The Flames' roster had several players who went on to become coaches in northeast Indiana, such as Bobby Poursanidis, Alan Bodenstein and Bronn Pfeiffer. Noonan even recalls buzz at the time about DaMarcus and Jamar Beasley, who were only around 5 and 8 at the time, and went on to become pro players.
“There were a bunch of us who were kind of involved with starting to do some coaching and it was an awesome time,” Noonan said. “Fort Wayne was great and it was just a really fun team to be a part of. The town embraced us, and it was us and the Komets at the time.
“In the offseason, we were doing some camps and playing some golf. And in the season, we were sharing the Coliseum with the hockey team and enjoying Fort Wayne.”
While playing for the Flames as a midfielder/defender, Noonan also tended bar at O'Sullivan's Italian Pub and assisted the late Pat Teagarden in coaching Homestead. Noonan had coached some youth soccer before, had played professionally in Sweden, and had played in the American Indoor Soccer Association previously for the Louisville Thunder, whose general manager, Pete Mahlock, brought Noonan with him to Fort Wayne.
“I was more of a grinder or, in soccer terms, I was the piano carrier and not the piano player,” Noonan said. “I would play as a defender and block shots, and make people's lives difficult, and let other people create. It's a beautiful game.”
The knee injury was the “linchpin that probably sent me into coaching,” Noonan said, and he called Ron McEachen, who had coached him at Middlebury and was heading Vermont's program. Noonan got a post there in 1988 as an assistant coach, for $2,500 a year, supplemented by working at a restaurant.
Noonan was hired in 1989 as Wheaton College's head coach. After improving the team from 4-11-0 his first season to 12-5-1 his second, he was hired in 1991 by New Hampshire, for which he reached the NCAA Tournament and went 48-23-9. He was hired by Brown in 1995 and was 160-77-31 in 15 seasons with the Bears, with 10 NCAA Tournament berths and eight Ivy League championships.

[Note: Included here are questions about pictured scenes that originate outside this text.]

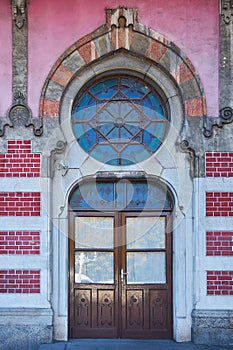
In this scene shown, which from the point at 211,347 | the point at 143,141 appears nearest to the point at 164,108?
the point at 143,141

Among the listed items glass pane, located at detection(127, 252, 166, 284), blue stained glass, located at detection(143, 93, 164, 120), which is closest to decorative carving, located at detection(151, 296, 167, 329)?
glass pane, located at detection(127, 252, 166, 284)

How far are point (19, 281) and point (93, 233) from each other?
1288 millimetres

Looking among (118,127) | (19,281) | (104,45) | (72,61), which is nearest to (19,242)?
(19,281)

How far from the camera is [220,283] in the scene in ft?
26.6

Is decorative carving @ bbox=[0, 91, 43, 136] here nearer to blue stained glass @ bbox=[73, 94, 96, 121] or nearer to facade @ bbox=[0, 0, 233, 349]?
facade @ bbox=[0, 0, 233, 349]

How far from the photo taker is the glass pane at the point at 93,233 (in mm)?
8508

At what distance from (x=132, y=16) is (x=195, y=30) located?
3.09 feet

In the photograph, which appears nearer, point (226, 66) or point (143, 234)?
point (226, 66)

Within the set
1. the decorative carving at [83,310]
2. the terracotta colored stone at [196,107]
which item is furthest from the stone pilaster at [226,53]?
the decorative carving at [83,310]

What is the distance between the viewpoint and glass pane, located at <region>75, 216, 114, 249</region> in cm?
851

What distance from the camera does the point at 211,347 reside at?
787 centimetres

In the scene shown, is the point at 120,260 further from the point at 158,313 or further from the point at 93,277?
the point at 158,313

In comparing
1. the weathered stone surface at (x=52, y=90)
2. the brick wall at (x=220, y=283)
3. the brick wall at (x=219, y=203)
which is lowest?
the brick wall at (x=220, y=283)

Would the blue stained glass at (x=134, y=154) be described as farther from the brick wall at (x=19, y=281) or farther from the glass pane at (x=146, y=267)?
the brick wall at (x=19, y=281)
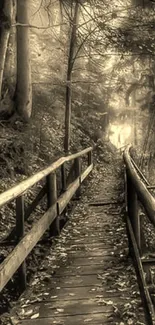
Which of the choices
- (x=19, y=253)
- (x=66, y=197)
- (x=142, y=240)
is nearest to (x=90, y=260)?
(x=142, y=240)

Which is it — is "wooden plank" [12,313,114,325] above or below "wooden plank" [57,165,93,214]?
below

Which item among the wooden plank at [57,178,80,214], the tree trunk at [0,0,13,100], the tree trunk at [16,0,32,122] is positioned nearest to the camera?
the wooden plank at [57,178,80,214]

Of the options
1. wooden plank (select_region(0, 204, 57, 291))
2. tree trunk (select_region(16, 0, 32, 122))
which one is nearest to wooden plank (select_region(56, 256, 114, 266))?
wooden plank (select_region(0, 204, 57, 291))

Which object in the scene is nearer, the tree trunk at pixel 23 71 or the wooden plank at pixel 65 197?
the wooden plank at pixel 65 197

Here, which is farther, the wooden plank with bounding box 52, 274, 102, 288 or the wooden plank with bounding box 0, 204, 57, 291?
the wooden plank with bounding box 52, 274, 102, 288

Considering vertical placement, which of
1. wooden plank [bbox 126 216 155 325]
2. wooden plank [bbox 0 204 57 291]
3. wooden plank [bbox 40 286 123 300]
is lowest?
wooden plank [bbox 40 286 123 300]

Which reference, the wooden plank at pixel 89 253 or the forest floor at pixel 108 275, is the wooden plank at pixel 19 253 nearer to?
the forest floor at pixel 108 275

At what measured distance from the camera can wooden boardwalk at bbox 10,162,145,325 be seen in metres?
4.59

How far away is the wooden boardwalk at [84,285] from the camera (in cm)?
459

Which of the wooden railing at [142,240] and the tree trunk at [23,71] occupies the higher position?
the tree trunk at [23,71]

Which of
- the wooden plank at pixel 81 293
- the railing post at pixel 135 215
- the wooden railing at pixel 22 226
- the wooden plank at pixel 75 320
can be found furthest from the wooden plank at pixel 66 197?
the wooden plank at pixel 75 320

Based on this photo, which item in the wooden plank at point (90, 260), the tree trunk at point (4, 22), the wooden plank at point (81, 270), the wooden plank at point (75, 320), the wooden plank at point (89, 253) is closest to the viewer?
the wooden plank at point (75, 320)

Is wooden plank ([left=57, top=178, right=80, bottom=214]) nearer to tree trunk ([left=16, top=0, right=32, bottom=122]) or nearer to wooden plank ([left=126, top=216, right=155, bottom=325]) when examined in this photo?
wooden plank ([left=126, top=216, right=155, bottom=325])

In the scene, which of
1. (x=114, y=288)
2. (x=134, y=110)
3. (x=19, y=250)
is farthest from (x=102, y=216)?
(x=134, y=110)
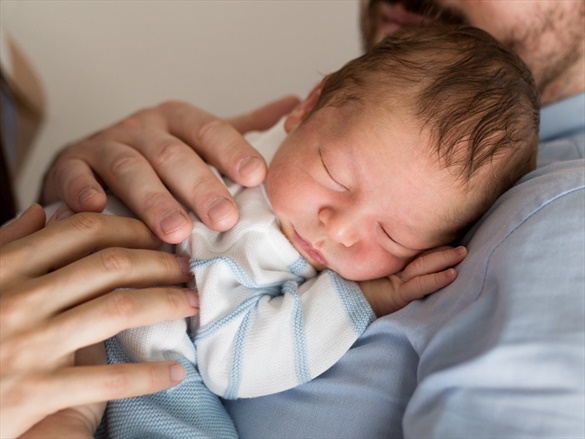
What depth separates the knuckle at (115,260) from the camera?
2.90 feet

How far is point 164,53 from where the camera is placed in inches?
106

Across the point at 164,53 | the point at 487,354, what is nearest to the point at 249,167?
the point at 487,354

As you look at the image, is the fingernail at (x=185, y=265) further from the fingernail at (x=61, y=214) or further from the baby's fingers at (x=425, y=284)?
the baby's fingers at (x=425, y=284)

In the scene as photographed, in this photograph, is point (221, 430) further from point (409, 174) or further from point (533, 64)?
point (533, 64)

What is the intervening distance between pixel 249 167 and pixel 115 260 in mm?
330

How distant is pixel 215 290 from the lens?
959 mm

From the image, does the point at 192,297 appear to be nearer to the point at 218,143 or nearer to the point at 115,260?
the point at 115,260

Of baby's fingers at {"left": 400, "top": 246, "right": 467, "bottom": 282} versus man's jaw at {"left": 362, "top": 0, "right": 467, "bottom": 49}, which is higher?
man's jaw at {"left": 362, "top": 0, "right": 467, "bottom": 49}

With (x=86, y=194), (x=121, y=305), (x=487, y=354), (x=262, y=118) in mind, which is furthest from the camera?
(x=262, y=118)

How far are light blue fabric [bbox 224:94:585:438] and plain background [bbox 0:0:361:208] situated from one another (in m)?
1.80

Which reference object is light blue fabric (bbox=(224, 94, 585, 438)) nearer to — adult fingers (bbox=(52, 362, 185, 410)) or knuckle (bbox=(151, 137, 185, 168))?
adult fingers (bbox=(52, 362, 185, 410))

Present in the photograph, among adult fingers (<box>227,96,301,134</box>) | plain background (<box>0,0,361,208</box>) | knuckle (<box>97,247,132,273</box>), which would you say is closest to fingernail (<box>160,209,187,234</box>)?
knuckle (<box>97,247,132,273</box>)

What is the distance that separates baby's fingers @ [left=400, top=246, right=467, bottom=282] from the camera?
97cm

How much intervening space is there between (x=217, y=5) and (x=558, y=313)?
211 cm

For Clemson, he's gone 140-71-35, made the NCAA Tournament eight of the last nine years, and lost 4-0 to Stanford in the 2015 championship game.
Of course, Noonan would never have chosen to get injured when he did, but it did put him on the path to such a successful coaching career. And he was part of a special time for Fort Wayne soccer, when it seemed everything was interconnected – from the fledgling high school powerhouses, such as Canterbury, to the players headed for Indiana University to the Flames.
“I honestly think it was a grassroots movement, right? And I think part of a grassroots movement is the players' accessibility to the community. I think that's what we had and what we captured,” said Noonan, whose Flames had former IU star Angelo DiBernardo as a coach and his brother, Paul, as a player.
The Flames, who drew as many as 8,028 fans to games, underwent multiple ownership changes, including one in which they became the only not-for-profit pro sports team in the nation. When the team folded in 1989, it was replaced for a season by the Indiana Kick.
“It was just the connectivity piece that was something that was really unique to Fort Wayne,” Noonan said of the Flames. “If the ownership groups could have held it together, it could have been a really neat thing. But it was just a new endeavor that not many people were dipping their toes in.”